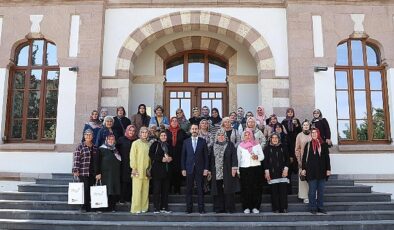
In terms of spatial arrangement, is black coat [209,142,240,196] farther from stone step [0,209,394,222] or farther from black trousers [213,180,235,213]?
stone step [0,209,394,222]

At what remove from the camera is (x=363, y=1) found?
10109 millimetres

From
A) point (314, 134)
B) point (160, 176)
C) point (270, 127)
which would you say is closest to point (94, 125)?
point (160, 176)

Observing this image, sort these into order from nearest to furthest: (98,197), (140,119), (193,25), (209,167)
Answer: (98,197), (209,167), (140,119), (193,25)

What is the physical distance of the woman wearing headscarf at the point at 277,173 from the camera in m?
7.07

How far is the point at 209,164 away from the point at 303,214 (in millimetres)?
1919

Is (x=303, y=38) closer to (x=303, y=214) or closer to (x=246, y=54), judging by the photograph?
(x=246, y=54)

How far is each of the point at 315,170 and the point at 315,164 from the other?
110mm

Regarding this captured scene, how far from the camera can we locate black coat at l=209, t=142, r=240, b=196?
6.99 meters

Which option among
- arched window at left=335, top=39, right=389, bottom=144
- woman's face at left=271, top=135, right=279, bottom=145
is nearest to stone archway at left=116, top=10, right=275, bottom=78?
arched window at left=335, top=39, right=389, bottom=144

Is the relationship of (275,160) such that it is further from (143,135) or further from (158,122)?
(158,122)

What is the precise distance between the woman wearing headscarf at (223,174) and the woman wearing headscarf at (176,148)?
775 millimetres

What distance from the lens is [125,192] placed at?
744cm

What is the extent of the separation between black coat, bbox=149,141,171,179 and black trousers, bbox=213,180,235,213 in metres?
0.99

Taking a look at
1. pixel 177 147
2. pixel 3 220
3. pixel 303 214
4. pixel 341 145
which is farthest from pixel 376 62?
pixel 3 220
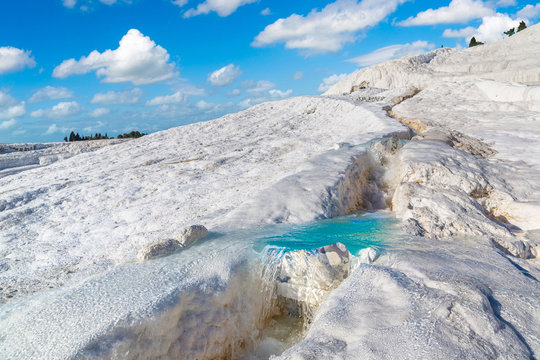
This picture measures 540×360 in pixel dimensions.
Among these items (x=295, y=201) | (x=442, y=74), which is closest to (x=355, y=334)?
(x=295, y=201)

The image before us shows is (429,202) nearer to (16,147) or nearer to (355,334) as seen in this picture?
(355,334)

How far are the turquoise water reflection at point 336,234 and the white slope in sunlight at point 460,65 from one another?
15.5 m

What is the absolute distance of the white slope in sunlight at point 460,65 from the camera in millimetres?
18562

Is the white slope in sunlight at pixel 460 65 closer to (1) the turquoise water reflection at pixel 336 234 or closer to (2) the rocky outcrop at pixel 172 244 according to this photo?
(1) the turquoise water reflection at pixel 336 234

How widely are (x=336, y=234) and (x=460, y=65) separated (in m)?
20.7

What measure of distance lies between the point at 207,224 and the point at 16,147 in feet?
50.9

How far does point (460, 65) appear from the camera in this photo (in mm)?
21422

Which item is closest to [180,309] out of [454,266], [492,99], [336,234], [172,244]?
[172,244]

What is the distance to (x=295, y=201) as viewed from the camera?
5719mm

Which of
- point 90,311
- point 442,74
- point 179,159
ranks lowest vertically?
point 90,311

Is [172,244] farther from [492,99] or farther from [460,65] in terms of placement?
[460,65]

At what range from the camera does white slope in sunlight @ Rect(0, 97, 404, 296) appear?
5484mm

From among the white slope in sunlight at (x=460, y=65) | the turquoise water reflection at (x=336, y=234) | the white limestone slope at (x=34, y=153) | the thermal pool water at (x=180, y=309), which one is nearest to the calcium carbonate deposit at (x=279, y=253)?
the thermal pool water at (x=180, y=309)

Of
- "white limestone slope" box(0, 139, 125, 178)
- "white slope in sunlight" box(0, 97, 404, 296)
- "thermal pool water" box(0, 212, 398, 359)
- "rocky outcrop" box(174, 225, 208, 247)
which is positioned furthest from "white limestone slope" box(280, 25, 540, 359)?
"white limestone slope" box(0, 139, 125, 178)
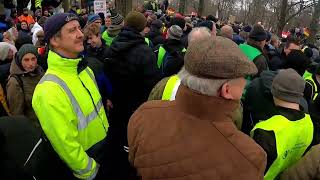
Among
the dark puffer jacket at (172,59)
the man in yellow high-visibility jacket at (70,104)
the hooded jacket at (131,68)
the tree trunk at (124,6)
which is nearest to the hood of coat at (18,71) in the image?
the hooded jacket at (131,68)

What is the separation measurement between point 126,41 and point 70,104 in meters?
1.71

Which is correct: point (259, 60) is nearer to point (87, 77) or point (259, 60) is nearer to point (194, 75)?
point (87, 77)

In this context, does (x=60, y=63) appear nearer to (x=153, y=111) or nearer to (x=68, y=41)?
(x=68, y=41)

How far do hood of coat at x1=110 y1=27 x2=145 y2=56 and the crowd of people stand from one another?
0.01 m

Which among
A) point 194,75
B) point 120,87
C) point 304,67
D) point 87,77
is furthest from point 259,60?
point 194,75

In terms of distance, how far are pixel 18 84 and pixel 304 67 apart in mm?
3918

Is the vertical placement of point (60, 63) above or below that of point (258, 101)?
above

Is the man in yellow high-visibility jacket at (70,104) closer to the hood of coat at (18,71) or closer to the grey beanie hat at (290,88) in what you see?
the hood of coat at (18,71)

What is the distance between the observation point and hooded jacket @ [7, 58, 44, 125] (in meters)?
3.70

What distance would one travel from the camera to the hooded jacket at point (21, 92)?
3.70 meters

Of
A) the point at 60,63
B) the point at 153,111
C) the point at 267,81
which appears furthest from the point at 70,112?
the point at 267,81

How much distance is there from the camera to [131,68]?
4086 millimetres

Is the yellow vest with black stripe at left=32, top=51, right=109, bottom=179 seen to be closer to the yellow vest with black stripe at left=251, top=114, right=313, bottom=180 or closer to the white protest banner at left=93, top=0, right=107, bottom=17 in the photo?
the yellow vest with black stripe at left=251, top=114, right=313, bottom=180

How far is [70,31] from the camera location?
9.41 ft
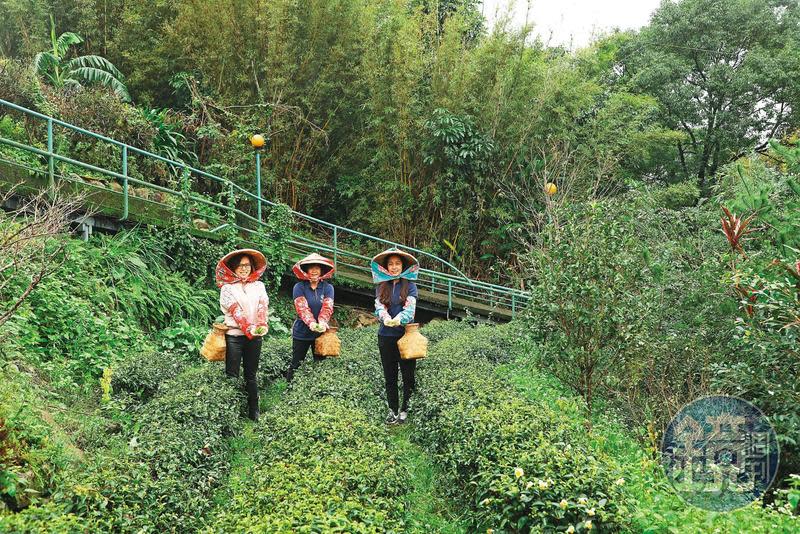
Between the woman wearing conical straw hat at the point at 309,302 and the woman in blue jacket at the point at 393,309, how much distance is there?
677 mm

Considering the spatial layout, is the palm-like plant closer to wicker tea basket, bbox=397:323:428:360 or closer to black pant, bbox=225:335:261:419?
black pant, bbox=225:335:261:419

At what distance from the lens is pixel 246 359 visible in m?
6.46

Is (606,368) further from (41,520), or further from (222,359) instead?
(41,520)

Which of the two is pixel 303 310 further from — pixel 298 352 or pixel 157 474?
pixel 157 474

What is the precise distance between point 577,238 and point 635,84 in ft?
59.6

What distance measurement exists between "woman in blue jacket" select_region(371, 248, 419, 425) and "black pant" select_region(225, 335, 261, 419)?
120 centimetres

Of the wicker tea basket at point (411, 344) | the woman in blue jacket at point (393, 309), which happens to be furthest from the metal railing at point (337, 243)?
the wicker tea basket at point (411, 344)

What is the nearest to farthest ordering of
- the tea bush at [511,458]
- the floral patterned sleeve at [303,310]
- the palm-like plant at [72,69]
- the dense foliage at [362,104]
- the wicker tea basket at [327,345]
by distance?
the tea bush at [511,458] < the floral patterned sleeve at [303,310] < the wicker tea basket at [327,345] < the palm-like plant at [72,69] < the dense foliage at [362,104]

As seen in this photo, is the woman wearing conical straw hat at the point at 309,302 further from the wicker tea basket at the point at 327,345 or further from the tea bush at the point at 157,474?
the tea bush at the point at 157,474

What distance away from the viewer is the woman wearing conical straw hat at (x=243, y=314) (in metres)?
6.35

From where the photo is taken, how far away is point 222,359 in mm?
6594

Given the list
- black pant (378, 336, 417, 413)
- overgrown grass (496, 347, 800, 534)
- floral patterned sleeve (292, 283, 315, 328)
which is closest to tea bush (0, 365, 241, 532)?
floral patterned sleeve (292, 283, 315, 328)

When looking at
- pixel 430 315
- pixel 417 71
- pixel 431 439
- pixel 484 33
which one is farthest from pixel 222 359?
pixel 484 33

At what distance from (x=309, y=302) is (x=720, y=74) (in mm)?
19254
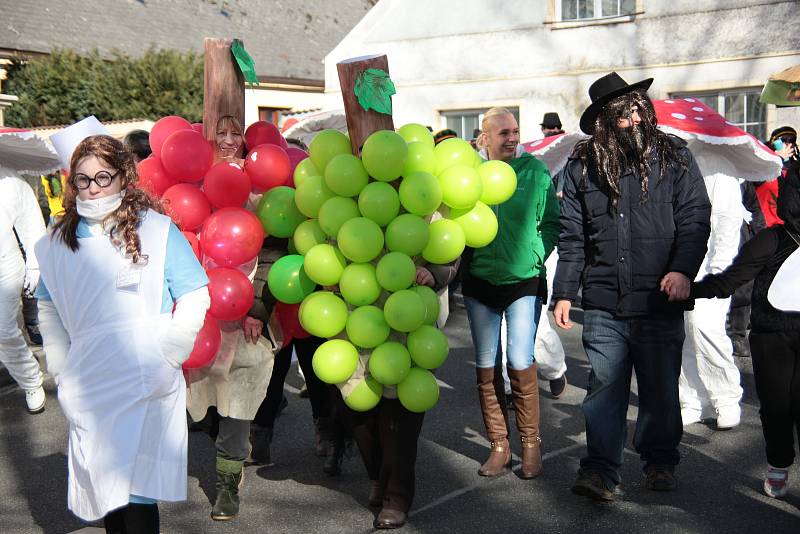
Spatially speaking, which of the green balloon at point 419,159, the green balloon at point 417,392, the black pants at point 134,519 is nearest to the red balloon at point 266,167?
the green balloon at point 419,159

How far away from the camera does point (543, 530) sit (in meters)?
4.69

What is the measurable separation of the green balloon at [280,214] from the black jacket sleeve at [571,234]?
1.36 m

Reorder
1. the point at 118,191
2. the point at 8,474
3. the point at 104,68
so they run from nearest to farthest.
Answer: the point at 118,191
the point at 8,474
the point at 104,68

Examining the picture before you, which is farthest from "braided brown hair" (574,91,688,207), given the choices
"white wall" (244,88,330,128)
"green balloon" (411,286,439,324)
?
"white wall" (244,88,330,128)

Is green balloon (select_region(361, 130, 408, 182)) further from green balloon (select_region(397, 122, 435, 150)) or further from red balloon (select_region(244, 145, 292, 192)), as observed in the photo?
red balloon (select_region(244, 145, 292, 192))

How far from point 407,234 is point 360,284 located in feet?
1.07

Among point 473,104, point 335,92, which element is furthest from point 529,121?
point 335,92

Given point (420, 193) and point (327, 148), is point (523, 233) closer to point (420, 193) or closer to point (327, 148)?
point (420, 193)

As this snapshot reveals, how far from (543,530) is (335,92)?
19545 mm

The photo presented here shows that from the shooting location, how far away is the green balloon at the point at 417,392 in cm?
457

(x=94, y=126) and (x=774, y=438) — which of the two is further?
(x=774, y=438)

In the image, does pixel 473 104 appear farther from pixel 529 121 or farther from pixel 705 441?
pixel 705 441

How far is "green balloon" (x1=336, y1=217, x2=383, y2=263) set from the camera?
4461 millimetres

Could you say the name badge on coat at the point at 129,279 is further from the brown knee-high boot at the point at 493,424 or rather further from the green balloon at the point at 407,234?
the brown knee-high boot at the point at 493,424
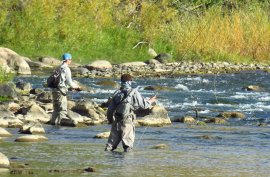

▸ **Brief**
Rewrite the entries from the line containing "Is the man in" through the line containing "3.70 meters", inclusive, replacing "hooded jacket" with "hooded parka" and leaving everything else as it is.

▸ **Task solution**
Is the man in yellow high-visibility jacket at (70,104) closer to the hood of coat at (18,71) or closer to the grey beanie hat at (290,88) in what you see?
the hood of coat at (18,71)

What is the distance between the observation point and hooded parka @ [7, 58, 44, 125] (in meters)?
3.70

What distance would one travel from the camera to the hooded parka at point (21, 92)?
3.70 meters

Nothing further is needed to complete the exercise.